Kein Zweifel: Dieser Mann kann Schaden anrichten, vor allem, wenn er sein Versprechen wahr macht, Schutzzölle einzuführen, Freihandelsabkommen aufzukündigen und die Globalisierung zurückzuspulen. Sinkendes Wirtschaftswachstum und höhere Produktpreise im globalen Maßstab wären die Folge. Am Ende verlören alle. Doch das wird dem US-Präsidenten hoffentlich demnächst ein Wirtschaftsberater ins Ohr flüstern.

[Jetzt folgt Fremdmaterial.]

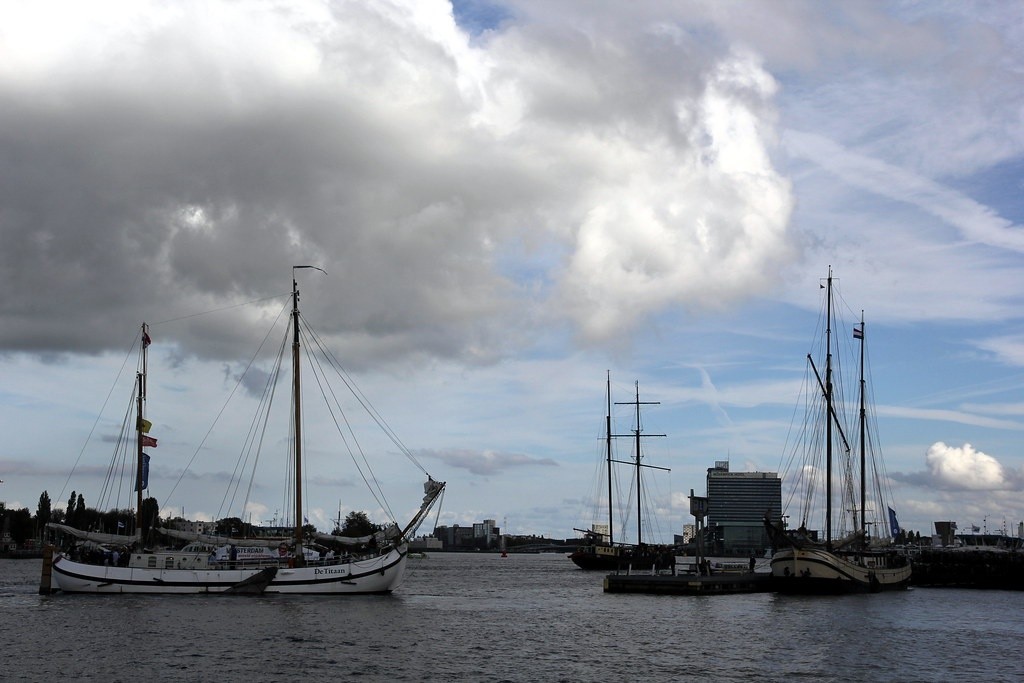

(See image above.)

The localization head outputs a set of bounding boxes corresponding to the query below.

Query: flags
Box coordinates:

Auch außenpolitisch könnten sich manche Horrorszenarien als übertrieben erweisen, etwa die Angst, die Nato könnte zerfallen. Schon vor Trump haben unzählige USPräsidenten eindringlich auf die Europäer eingeredet, ihre Beiträge zu erhöhen. Weitgehend erfolglos. Trump verlieh dieser Forderung neuen Nachdruck, indem er sich zur Äußerung hinreißen ließ, dass sich Zahlungsunwillige künftig selbst verteidigen müssten. Das war unbedacht und verunsicherte. Doch Trump stellte nie das transatlantische Bündnis per se infrage.
Der neue US-Präsident wäre gut beraten, die Alliierten in Europa und auch in Asien schleunigst mit klaren Zusicherungen zu beruhigen, statt neoimperial von Tributgeldern für das US-Militär zu fantasieren. Denn sonst kommt Russland oder China auf die Idee, die Bündnistreue der USA zu testen. In Obamas Spur. Es mag paradox klingen angesichts ihrer gegensätzlichen Rhetorik und Wertehaltungen: Doch in mancherlei Hinsicht stellt sich Trump in die Tradition seines Vorgängers. Schon Barack Obama versuchte nach den Kriegen im Irak und in Afghanistan, seine Außenpolitik strikter als zuvor an amerikanischen Interessen auszurichten und die Weltpolizistenrolle abzustreifen. Trump will diesen Kurs offenbar beschleunigen. Dadurch kann, wie in Nahost zu sehen ist, ein Vakuum entstehen, das dann andere füllen. Doch noch ist unklar, wie weit Trumps Rückzugsabsichten gehen. Sein realpolitischer Zugang ist jedenfalls rigider und moralbefreiter als Obamas: Trump hat auch kein Problem mit autokratischen Verbündeten, solange sie für Stabilität sorgen – und keine radikal-islamistischen Ideen verbreiten. Den Reset-Knopf mit Russland hatte schon Obama gedrückt, Trump will es nun auch versuchen. Dabei könnten ihm jedoch geopolitische Deals a` la Jalta vorschweben, was für die Osteuropäer schlechte Nachrichten wären.
Ein gravierender außenpolitischer Unterschied zu Obama besteht freilich darin, dass sich Trump nicht als Multilateralist versteht, sondern glaubt, dass Amerika am stärksten allein ist. Er fühlt sich nicht an Verträge wie den Pariser Klimapakt oder das Atomabkom- men mit dem Iran gebunden und hat auch keinen Drang zur Zusammenarbeit mit internationalen Organisationen. Das kann neue Instabilität ins globale System bringen.
Der größte Unsicherheitsfaktor bleibt jedoch die Persönlichkeit Trumps. Keiner weiß, wie dieser Mann reagiert, wenn er in einer Krise herausgefordert wird. Sich davor jetzt schon zu Tode zu fürchten, hilft allerdings auch nicht weiter.